Welcome back to the FM Stats Lab. In our first post we covered how we set up our lab environment to give is as much control as possible over our variables, and we also dipped our toes into the statistical water by investigating what sort of impact the professionalism attribute can have on overall team performance. If you’ve not had a chance to read it you can find it here – spoiler alert though, professionalism can have a huge impact.
Our first post was a light introduction, and the statistics were kept on a leash, but now (for all you fellow nerds) we are going to delve a little bit deeper. If stats aren’t you thing that’s fine, you can still find out our headline results from each of our experiments and there’ll be a little glossary at the end of any statistical terms that get thrown around.
There have been some great suggestions in the comments so in this post we planned to cover two experiments:
- The Impact of Decision Making
- Physically, Mentally, or Technically good Strikers?
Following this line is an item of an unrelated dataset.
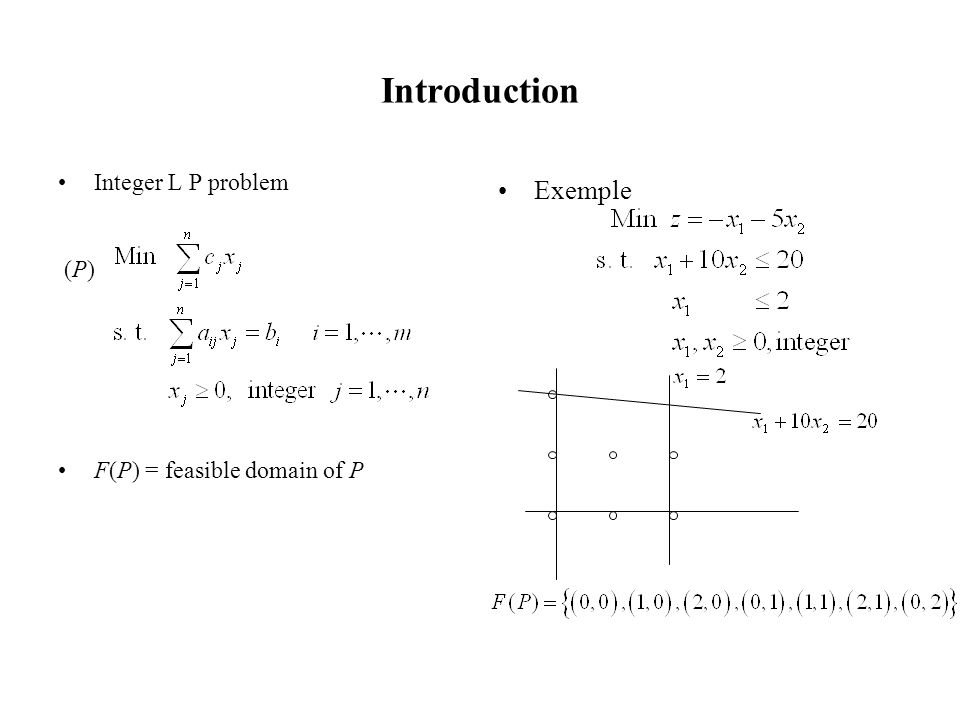 Branch & Bound method Here also we solve a sequence of relaxed problems.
However we went down a stats rabbit hole with the investigation of Decision Making. One that had originally been looked at by another blogger back in FM18 with their original version of an FM Lab. So the striker based experiments will have to wait until next time…
Before we get going, I just want to cover something about how we are actually getting our results. I’m using SPSS. This stands for the Statistical Package for Social Sciences, and is basically Excel on steroids. Rather than just looking at averages, ranges, percentages (all stats we would call descriptive statistics) it can crunch the numbers through what are known as inferential tests or statistics. These are tests that let you know whether any difference found, or relationship, is significant or not. And by significant we mean it has a higher than chance liklihood of occuring, that it is probably a real difference or relationship rather than a freak occurance.
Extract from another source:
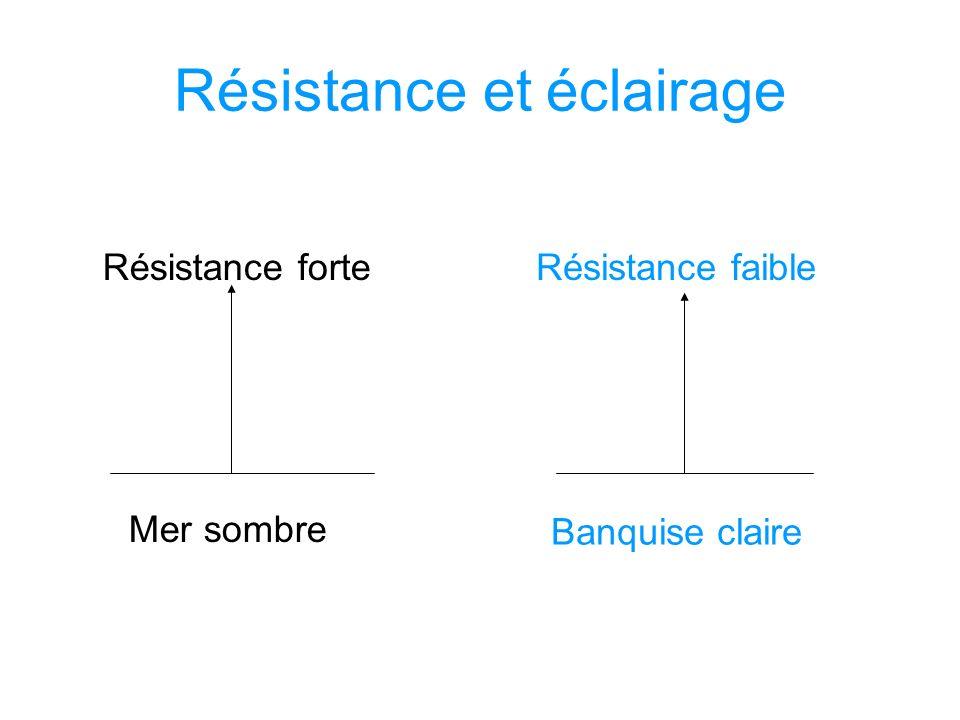 Résistance et éclairage Mer sombre Banquise claire Résistance forte Résistance faible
If you want to try using SPSS then you will need a license. Most Universities will have one so if you’re a student you’re covered. Alternatively there is an open source version called PSPP that has most of the same functions.
Experiment 2a: Decision Making
The decision attribute is meant to cover the quality of the decisions made.
As the online FM manual points out it is:
The ability of a player to make a correct choice the majority of the time. This attribute is important in every position, and additionally works out how likely a player is to feel under pressure at any given moment, and to make the best choice accordingly.
There are others who have perhaps put it more poetically but the core principle remains the same.
“…you play football with your head, and your legs are there to help you. If you don’t use your head, using your feet won’t be sufficient. Why does a player have to chase the ball? Because he started running too late.”
A player with a good decision attribute should be able to make better decisions, fewer mistakes, and generally have better outcomes. Better choices in theory should mean more key passes, tackles etc. that in turn influence the overall match outcome.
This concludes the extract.